What is a Neighborhood Watch?
“Neighborhood Watch, Block Watch, Town Watch, Apartment Watch, Crime Watch — no
matter what it’s called, this is one of the most effective and least costly answers to crime.
Watch groups are a foundation of community crime prevention, they can be a stepping
stone to community revitalization.” — National Crime Prevention Council
A neighborhood watch (also called a crime watch, block watch, town watch, etc.) is a crime prevention concept, where citizen members or residents of a given community organize and agree to report suspicious activities observed on one another’s properties, patrolling streets, providing general crime deterrence by being present and observant — and, above all, reporting suspicious incidents to the police.
Neighborhood Watch Programs fight the isolation and separation that crime creates and feeds upon. It forges bonds among area residents and businesses, helps reduce burglaries and robberies, and improves relations between police and the communities they serve.

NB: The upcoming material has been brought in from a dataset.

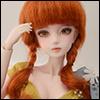 (3-4) Sayomi Mohair Wig (Carrot)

The aim of neighborhood watch includes educating residents of a community on security and safety and achieving safe and secure neighborhoods. However, when a criminal activity is suspected, members are encouraged to report to authorities, and not to intervene.

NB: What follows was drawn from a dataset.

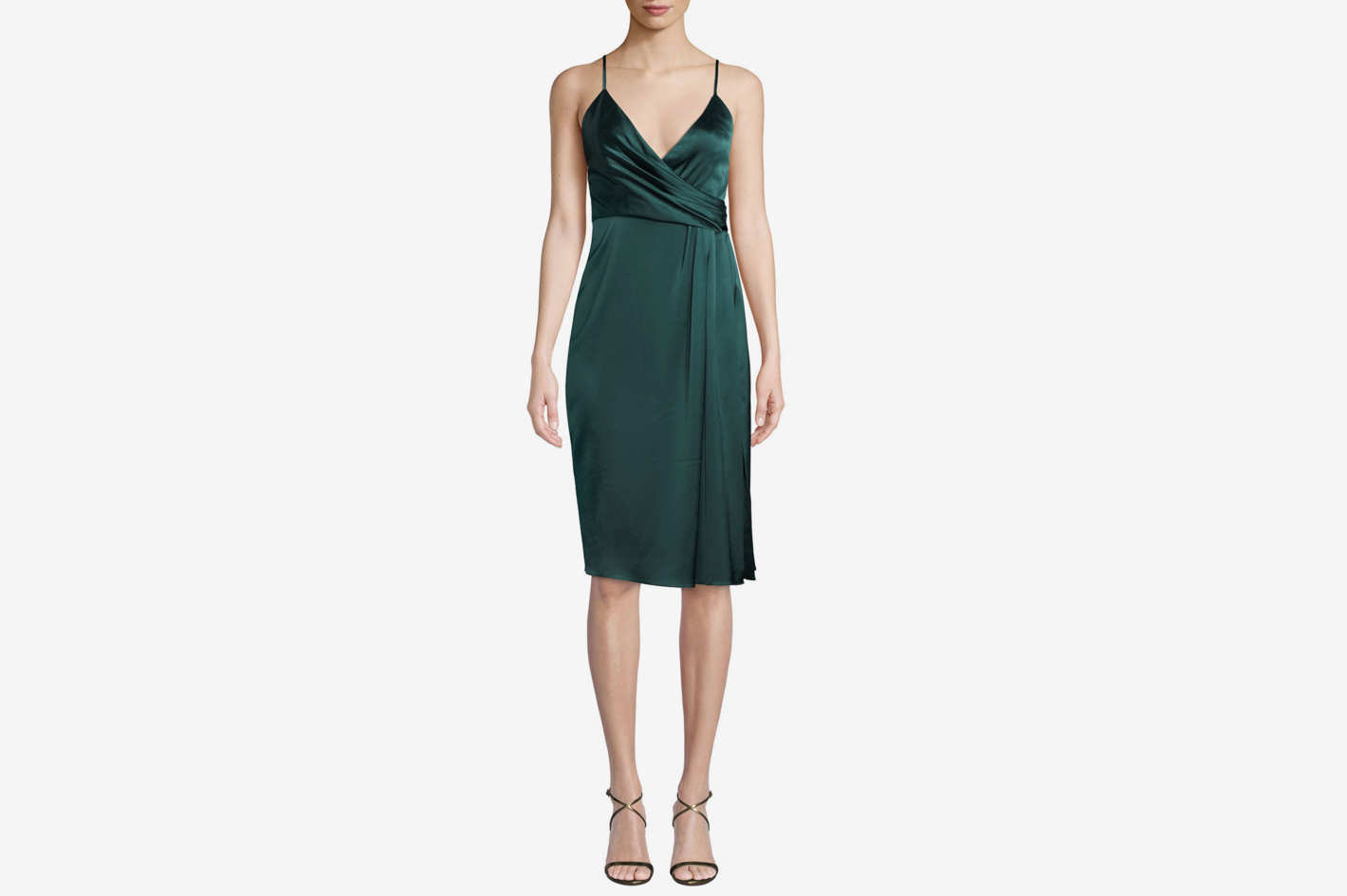 Jill Jill Stuart Wrap Dress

In the United States, neighborhood watch builds on the concept of a “town watch” by “watchmen” in Colonial America.
What Do You ‘Watch’ For?
- Someone looking into windows and parked cars
- Unusual noises
- Property being taken out of houses where no one is at home or a business is closed
- Cars, vans, or trucks moving slowly without apparent destination, or without lights
- Anyone being forced into a vehicle
- A stranger sitting in a car or stopping to talk to a child
- Abandoned cars
- Vandalism or gang activity
- Someone screaming or shouting for help
- Reduction in crime
- Partnerships with local law enforcement and your neighbors
- A more secure and better prepared hometown
- A more united community
It works. Throughout the country, dramatic decreases in burglary and related offenses are reported by law enforcement professionals in communities with active Watch Programs.

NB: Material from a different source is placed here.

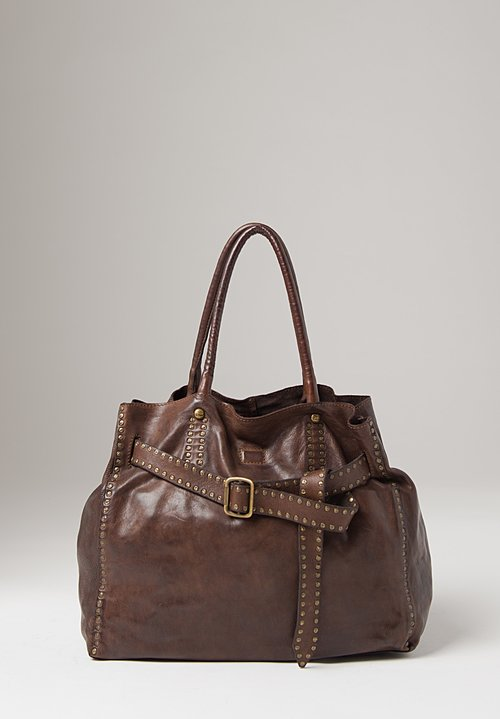 Campomaggi Shopping Bag with Studs in Brown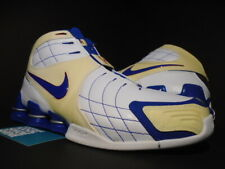 ea28ab948fd 2006 NIKE SHOX VC V 5 VINCE CARTER ALL-STAR WHITE ROYAL BLUE RED 312764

VIDEO: “San Pedro Neighborhood Watch Tough on Crime”
Starting Your Own Neighborhood Watch
- Form a small planning committee with your neighbors.
- Gather the facts about crime in your neighborhood. Check police reports, know where sex offenders are registered and reside in your communities, and review local crime data.
- Contact the local police or sheriffs’ department, or local crime prevention organization, to discuss Neighborhood Watch and local crime problems. Invite a law enforcement officer to attend your meeting.
- Publicize your meeting at least one week in advance with door-to-door fliers and follow up with phone calls the day before. Use this as an opportunity to get to know your neighbors — a connected community, is a safer community.
- Emphasize that Watch groups are not vigilantes and should not assume the role of the police. Their duty is to ask neighbors to be alert, observant, and caring — and to report suspicious activity or crimes immediately to the police, and calling 911.
Neighborhood Watch Programs in Action
You might think that the idea of a neighborhood or community crime watch seems “dated” or “old fashioned.” But, these citizen communication and crime prevention groups are contributing information to law enforcement investigations, and helping keep communities safe, every day.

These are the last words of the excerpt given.